Georges, quoique un peu attrapé, n’hésita pas à nous avouer, tout en tortillant une cocotte commencée, que le matin même il avait appris que Babylone était l’ancienne capitale du royaume de Chaldée, en Asie, fondée vers l’an 2680 du monde par Nemrod, sur les deux rives de l’Euphrate. On appelait Babylone la reine du monde. C’est là qu’était la fameuse tour de Babel.

A ce nom de Babel, ma chère amie, tous les enfants se mirent à parler ensemble pour placer leur érudition: moi seule fis acte de modestie.

Les pyramides d’Égypte.


«2° Les pyramides d’Égypte, continua le père, étaient des monuments gigantesques bâtis par les rois de ce pays pour leur sépulture. Ces pyramides, comme vous en avez vu dans vos livres d’histoire ancienne, étaient très-larges au bas et se terminaient en pointe. Elles étaient si hautes qu’on les apercevait de dix lieues à la ronde. On y entrait par des ouvertures, il y avait des escaliers et des chambres comme dans une maison. Il fallait quelquefois vingt ans de travail assidu pour construire une pyramide.

— Est-ce qu’il en avait beaucoup, papa?

— On ne parle guère que des trois plus fameuses, dont on voit encore les ruines près de Memphis.

— Qu’est-ce que ça te fait, Loulouse? dit Georges.

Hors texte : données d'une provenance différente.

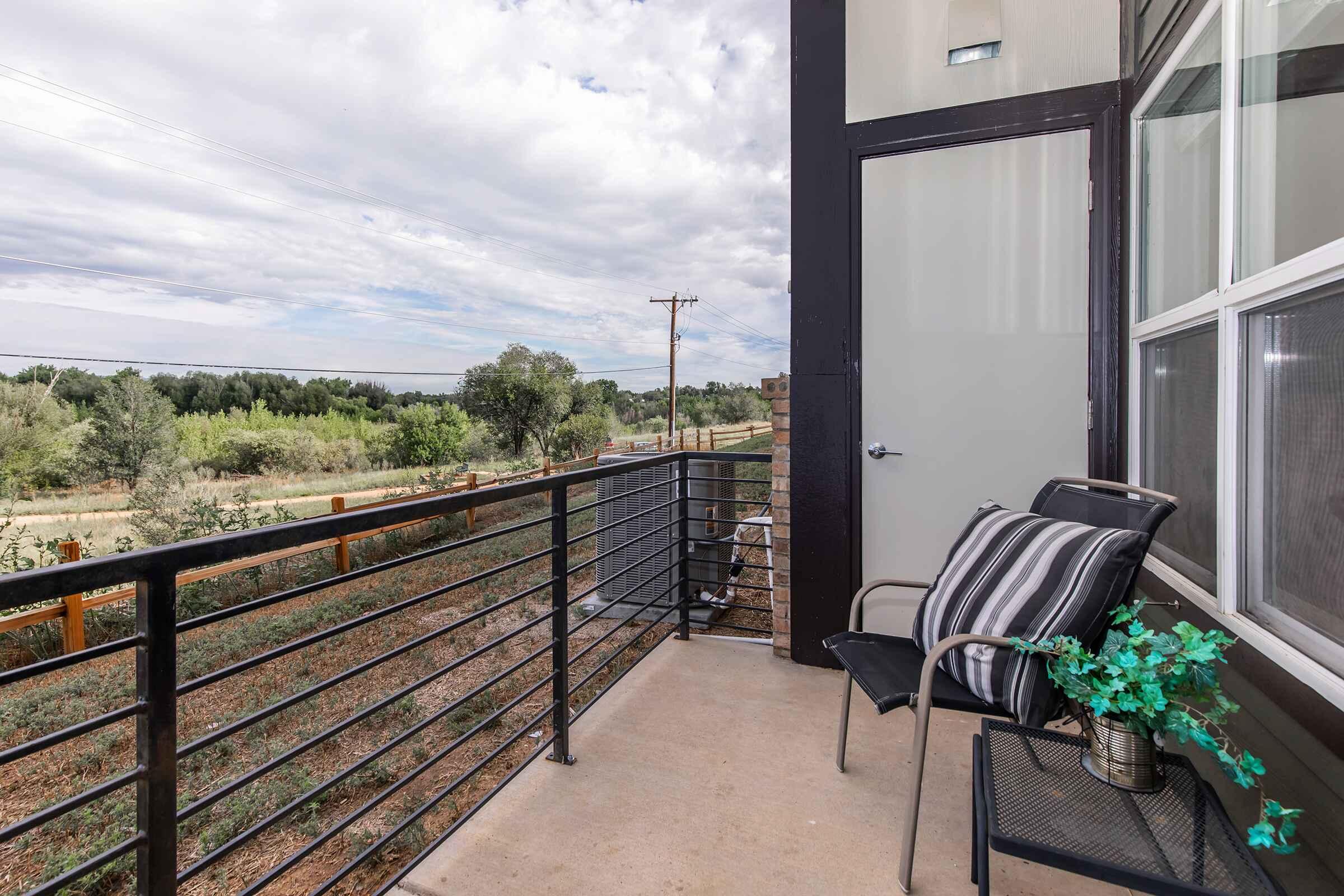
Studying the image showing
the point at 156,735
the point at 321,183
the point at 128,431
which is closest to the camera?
the point at 156,735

«3° Vous savez, mes enfants, qu’un phare est une grosse lanterne, placée au haut d’une tour pour éclairer les vaisseaux qui entrent au port et qui en sortent.

Phare d’Alexandrie.


— Comme il y en a un au Havre, répondit Louise en rougissant de bonheur de placer ses petites connaissances.

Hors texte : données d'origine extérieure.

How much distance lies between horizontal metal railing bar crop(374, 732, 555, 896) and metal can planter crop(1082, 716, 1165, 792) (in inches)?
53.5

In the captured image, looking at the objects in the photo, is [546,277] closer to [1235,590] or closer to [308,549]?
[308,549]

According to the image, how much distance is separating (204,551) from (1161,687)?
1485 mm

— Précisément. Eh bien! le phare d’Alexandrie était tout en marbre blanc et à plusieurs étages. Quand le ciel était pur, on voyait les vaisseaux à trente lieues de distance.

«4° Il y a longtemps, bien longtemps, mes petits amis, les hommes ne connaissaient pas Dieu, et, dans leur ignorance, ils imaginèrent un ciel où il y avait des dieux et des déesses. Le maître de ce ciel, qu’on appelait l’Olympe, était Jupiter. On l’adorait; on lui élevait des temples et des statues dans l’espoir de se le rendre favorable.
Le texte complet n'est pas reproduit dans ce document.